For a while and not that long ago, I really didn’t think I was going to live much longer. It was during the pandemic lockdown. An unexpected family crisis hit hard (and remains unresolved to this day) and then I was diagnosed with an extremely rare and aggressive cancer, Stage 3.
During that time, I felt like I was juggling different kinds of pain and I was exhausted by it. There were days I was so depressed that I was catatonic. My body was paralyzed for hours at a time. When I could move again, my limbs were stiff, sore and heavy. Every step was painful and awkward and felt like something I shouldn’t be doing.
I contemplated my death, but not the slow and painful death that one would generally associate with cancer. I thought about simply ending everything. It was, frankly, the worst time of my life. I was sick of me.
Then something happened. I was soaking in a hot bath, trying to ease the pains from chemo and family, and I found myself making a decision. It wasn’t one I expected to make, but I did it. I decided I was going to live. I decided I was going to kick the cancer, kick my sad ass depression, and make myself get well so that I could do all the things I always wanted to do.
Once I made that decision, I was certain I would survive the cancer. I was certain I would not die of sorrow. I was certain that I was going to finish my novel (the highest item on my list) and get it to a point where I would, at last, love it. Not just finish it – I had done that much twice before. But the result was – meh. I wanted to really love the story, not just tell it.
Then the steps
I finished my chemo treatments. I had a mastectomy and various physical therapies. I went to a chemo rehab clinic.
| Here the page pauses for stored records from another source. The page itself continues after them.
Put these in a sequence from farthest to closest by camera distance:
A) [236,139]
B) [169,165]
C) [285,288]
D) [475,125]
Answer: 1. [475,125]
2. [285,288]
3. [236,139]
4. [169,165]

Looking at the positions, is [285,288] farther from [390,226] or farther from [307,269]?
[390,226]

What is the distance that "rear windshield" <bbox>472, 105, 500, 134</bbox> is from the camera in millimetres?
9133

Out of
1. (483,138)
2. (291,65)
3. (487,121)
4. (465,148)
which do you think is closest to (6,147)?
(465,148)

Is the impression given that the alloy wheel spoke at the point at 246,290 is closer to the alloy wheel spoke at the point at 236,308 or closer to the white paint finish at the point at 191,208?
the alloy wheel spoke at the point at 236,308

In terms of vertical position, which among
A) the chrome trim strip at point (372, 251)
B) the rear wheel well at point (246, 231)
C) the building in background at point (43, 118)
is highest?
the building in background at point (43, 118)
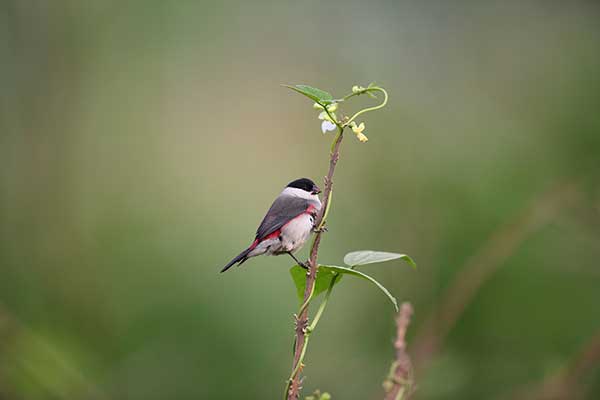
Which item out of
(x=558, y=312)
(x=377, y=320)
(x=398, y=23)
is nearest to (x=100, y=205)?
(x=377, y=320)

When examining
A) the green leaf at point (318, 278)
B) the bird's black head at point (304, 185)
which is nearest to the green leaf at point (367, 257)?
the green leaf at point (318, 278)

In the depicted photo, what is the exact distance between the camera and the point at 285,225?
1428mm

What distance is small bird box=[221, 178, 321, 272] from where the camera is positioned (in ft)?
4.64

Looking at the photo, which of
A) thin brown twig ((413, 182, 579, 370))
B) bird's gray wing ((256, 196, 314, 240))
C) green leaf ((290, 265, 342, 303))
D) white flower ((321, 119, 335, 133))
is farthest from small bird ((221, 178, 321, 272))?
thin brown twig ((413, 182, 579, 370))

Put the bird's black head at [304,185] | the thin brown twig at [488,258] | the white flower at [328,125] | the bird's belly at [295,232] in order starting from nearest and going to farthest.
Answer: the white flower at [328,125] → the bird's belly at [295,232] → the bird's black head at [304,185] → the thin brown twig at [488,258]

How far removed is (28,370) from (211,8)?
8.00 ft

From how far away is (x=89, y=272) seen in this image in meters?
3.08

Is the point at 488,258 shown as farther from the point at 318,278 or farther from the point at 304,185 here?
the point at 318,278

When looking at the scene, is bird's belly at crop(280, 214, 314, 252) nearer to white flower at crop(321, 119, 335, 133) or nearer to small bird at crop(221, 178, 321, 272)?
small bird at crop(221, 178, 321, 272)

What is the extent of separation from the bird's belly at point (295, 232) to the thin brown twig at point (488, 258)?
0.77m

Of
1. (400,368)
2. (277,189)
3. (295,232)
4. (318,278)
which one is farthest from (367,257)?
(277,189)

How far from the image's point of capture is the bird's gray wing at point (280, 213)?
4.77 ft

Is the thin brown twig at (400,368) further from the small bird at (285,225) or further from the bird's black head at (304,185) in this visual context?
the bird's black head at (304,185)

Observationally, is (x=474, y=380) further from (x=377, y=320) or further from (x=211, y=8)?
(x=211, y=8)
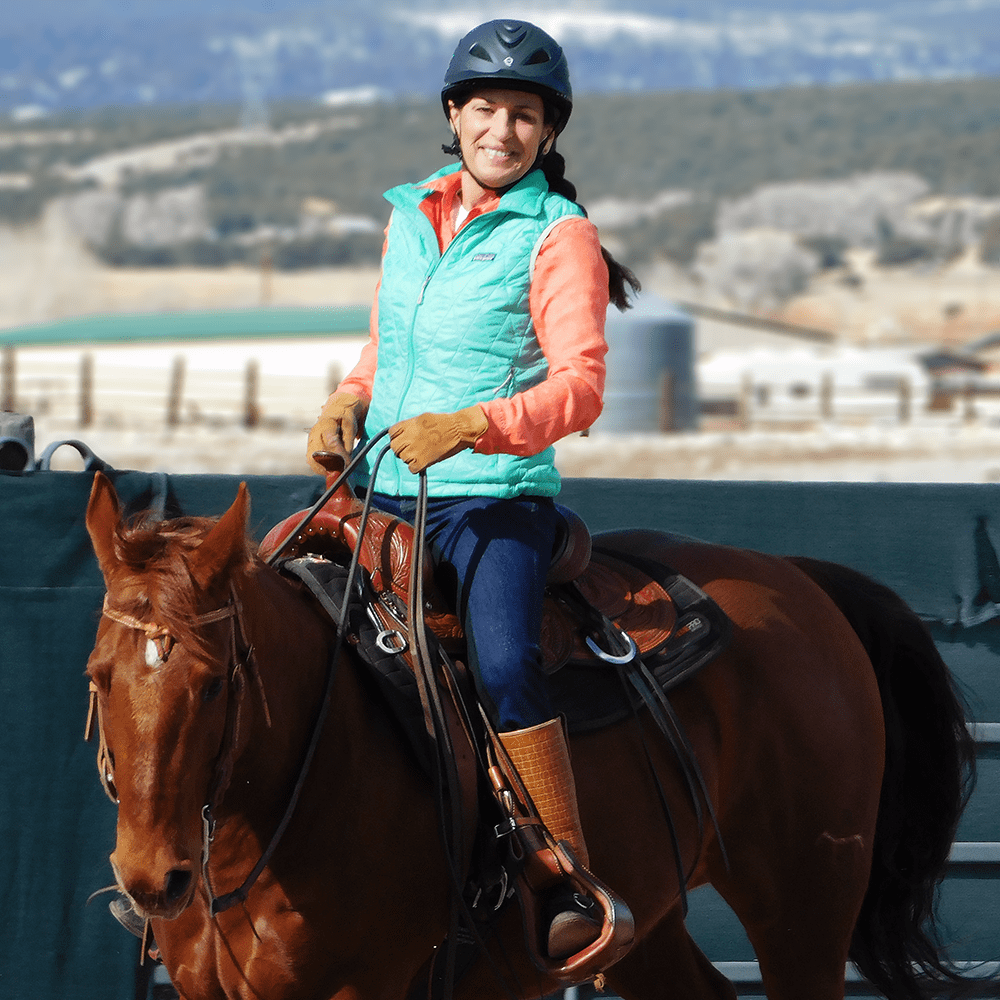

After the chemo brain-fog lifted, I rewrote the novel for a third time, starting once again from page one. At last, I felt I finally found my voice. I’d managed to create a work of literary fiction, of magical realism. That was a surprise for me.
After family read through the story and gave their feedback, the next draft was ready for the next step. I hired a professional editor and then made my edits again.
A few days ago, my test reader gave me her input on the manuscript. I feel so lucky to have found her and her perspectives on the story were a constant surprise to me. There’s a certain thrill and shine in hearing that a certain scene, something I actually wrote, made a fangirl squeal into her pillow.
I’m making small edits this week and polishing the ever-dreaded chapter outline. Then I’ll be submitting my packet to a literary agent. Just one, my top choice. I hope she squeals into her pillow, and then gives me a call.